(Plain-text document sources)
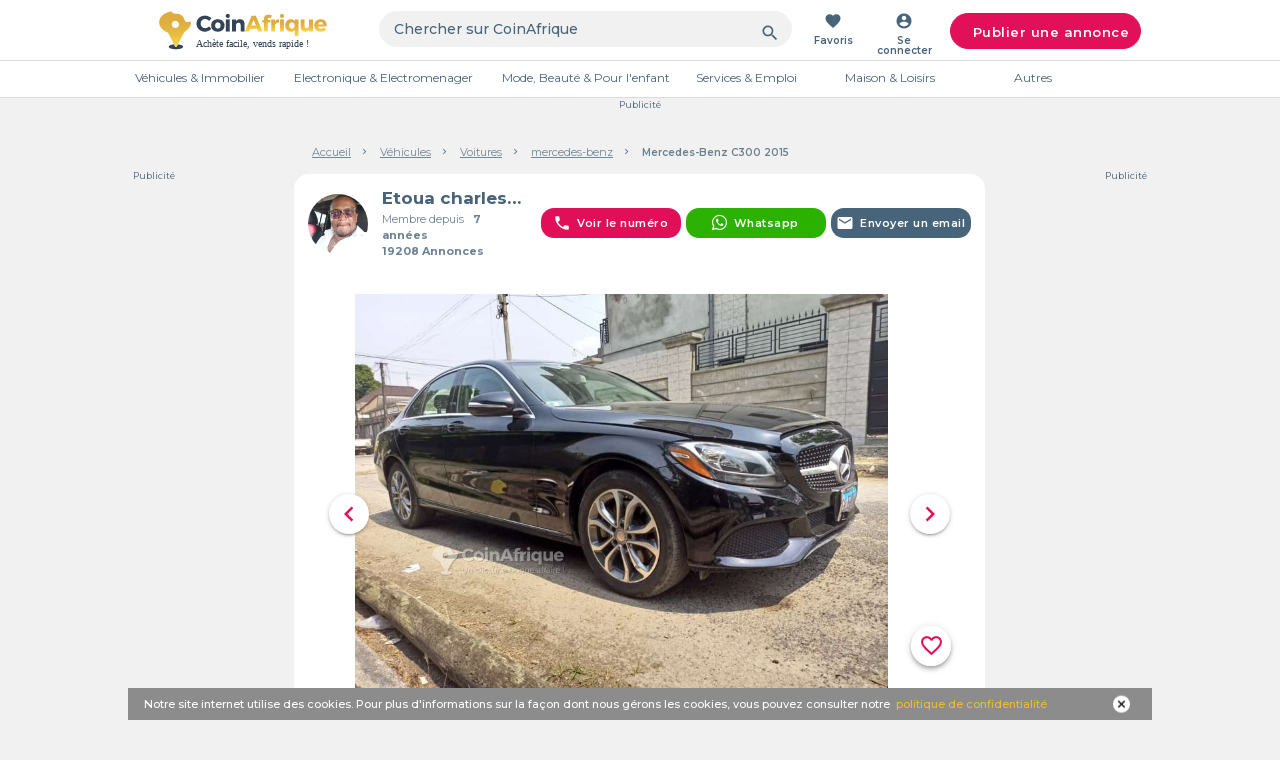

--- FILE ---
content_type: text/html; charset=utf-8
request_url: https://www.google.com/recaptcha/api2/aframe
body_size: -85
content:
<!DOCTYPE HTML><html><head><meta http-equiv="content-type" content="text/html; charset=UTF-8"></head><body><script nonce="Q8LLK33UzXlft7GwM7IHoA">/** Anti-fraud and anti-abuse applications only. See google.com/recaptcha */ try{var clients={'sodar':'https://pagead2.googlesyndication.com/pagead/sodar?'};window.addEventListener("message",function(a){try{if(a.source===window.parent){var b=JSON.parse(a.data);var c=clients[b['id']];if(c){var d=document.createElement('img');d.src=c+b['params']+'&rc='+(localStorage.getItem("rc::a")?sessionStorage.getItem("rc::b"):"");window.document.body.appendChild(d);sessionStorage.setItem("rc::e",parseInt(sessionStorage.getItem("rc::e")||0)+1);localStorage.setItem("rc::h",'1769894139593');}}}catch(b){}});window.parent.postMessage("_grecaptcha_ready", "*");}catch(b){}</script></body></html>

| ASSIGNED TASK |
Please transcribe exactly the line containing "content_type: text/html; charset=utf-8" and every line after it through the end of the records, and nothing else.

| PROBLEM SOLUTION |
content_type: text/html; charset=utf-8
request_url: https://www.google.com/recaptcha/api2/aframe
body_size: -85
content:
<!DOCTYPE HTML><html><head><meta http-equiv="content-type" content="text/html; charset=UTF-8"></head><body><script nonce="Q8LLK33UzXlft7GwM7IHoA">/** Anti-fraud and anti-abuse applications only. See google.com/recaptcha */ try{var clients={'sodar':'https://pagead2.googlesyndication.com/pagead/sodar?'};window.addEventListener("message",function(a){try{if(a.source===window.parent){var b=JSON.parse(a.data);var c=clients[b['id']];if(c){var d=document.createElement('img');d.src=c+b['params']+'&rc='+(localStorage.getItem("rc::a")?sessionStorage.getItem("rc::b"):"");window.document.body.appendChild(d);sessionStorage.setItem("rc::e",parseInt(sessionStorage.getItem("rc::e")||0)+1);localStorage.setItem("rc::h",'1769894139593');}}}catch(b){}});window.parent.postMessage("_grecaptcha_ready", "*");}catch(b){}</script></body></html>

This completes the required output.